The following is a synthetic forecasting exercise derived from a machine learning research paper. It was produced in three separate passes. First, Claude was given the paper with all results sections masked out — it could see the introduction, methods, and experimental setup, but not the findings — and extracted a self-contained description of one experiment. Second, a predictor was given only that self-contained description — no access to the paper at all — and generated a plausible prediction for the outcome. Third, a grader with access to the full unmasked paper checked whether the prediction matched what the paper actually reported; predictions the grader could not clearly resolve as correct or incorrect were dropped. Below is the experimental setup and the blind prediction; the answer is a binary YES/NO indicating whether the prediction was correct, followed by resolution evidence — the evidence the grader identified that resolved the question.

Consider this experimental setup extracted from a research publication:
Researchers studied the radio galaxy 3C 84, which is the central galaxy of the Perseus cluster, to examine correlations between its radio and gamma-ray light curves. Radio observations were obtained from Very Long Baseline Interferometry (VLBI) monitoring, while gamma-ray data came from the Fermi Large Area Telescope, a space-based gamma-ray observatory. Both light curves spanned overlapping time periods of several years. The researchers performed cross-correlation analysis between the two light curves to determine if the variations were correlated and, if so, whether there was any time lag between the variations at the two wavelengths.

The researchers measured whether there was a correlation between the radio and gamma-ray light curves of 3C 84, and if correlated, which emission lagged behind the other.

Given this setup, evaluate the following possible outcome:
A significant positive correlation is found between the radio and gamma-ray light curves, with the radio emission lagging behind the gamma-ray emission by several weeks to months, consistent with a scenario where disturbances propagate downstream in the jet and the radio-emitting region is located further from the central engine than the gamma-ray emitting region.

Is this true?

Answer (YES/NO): NO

::::::::::

* TASK DIRECTIONS *
Copy all of the listing above exactly, please.

* WRITTEN RESPONSE *
The following is a synthetic forecasting exercise derived from a machine learning research paper. It was produced in three separate passes. First, Claude was given the paper with all results sections masked out — it could see the introduction, methods, and experimental setup, but not the findings — and extracted a self-contained description of one experiment. Second, a predictor was given only that self-contained description — no access to the paper at all — and generated a plausible prediction for the outcome. Third, a grader with access to the full unmasked paper checked whether the prediction matched what the paper actually reported; predictions the grader could not clearly resolve as correct or incorrect were dropped. Below is the experimental setup and the blind prediction; the answer is a binary YES/NO indicating whether the prediction was correct, followed by resolution evidence — the evidence the grader identified that resolved the question.

Consider this experimental setup extracted from a research publication:
Researchers studied the radio galaxy 3C 84, which is the central galaxy of the Perseus cluster, to examine correlations between its radio and gamma-ray light curves. Radio observations were obtained from Very Long Baseline Interferometry (VLBI) monitoring, while gamma-ray data came from the Fermi Large Area Telescope, a space-based gamma-ray observatory. Both light curves spanned overlapping time periods of several years. The researchers performed cross-correlation analysis between the two light curves to determine if the variations were correlated and, if so, whether there was any time lag between the variations at the two wavelengths.

The researchers measured whether there was a correlation between the radio and gamma-ray light curves of 3C 84, and if correlated, which emission lagged behind the other.

Given this setup, evaluate the following possible outcome:
A significant positive correlation is found between the radio and gamma-ray light curves, with the radio emission lagging behind the gamma-ray emission by several weeks to months, consistent with a scenario where disturbances propagate downstream in the jet and the radio-emitting region is located further from the central engine than the gamma-ray emitting region.

Is this true?

Answer (YES/NO): NO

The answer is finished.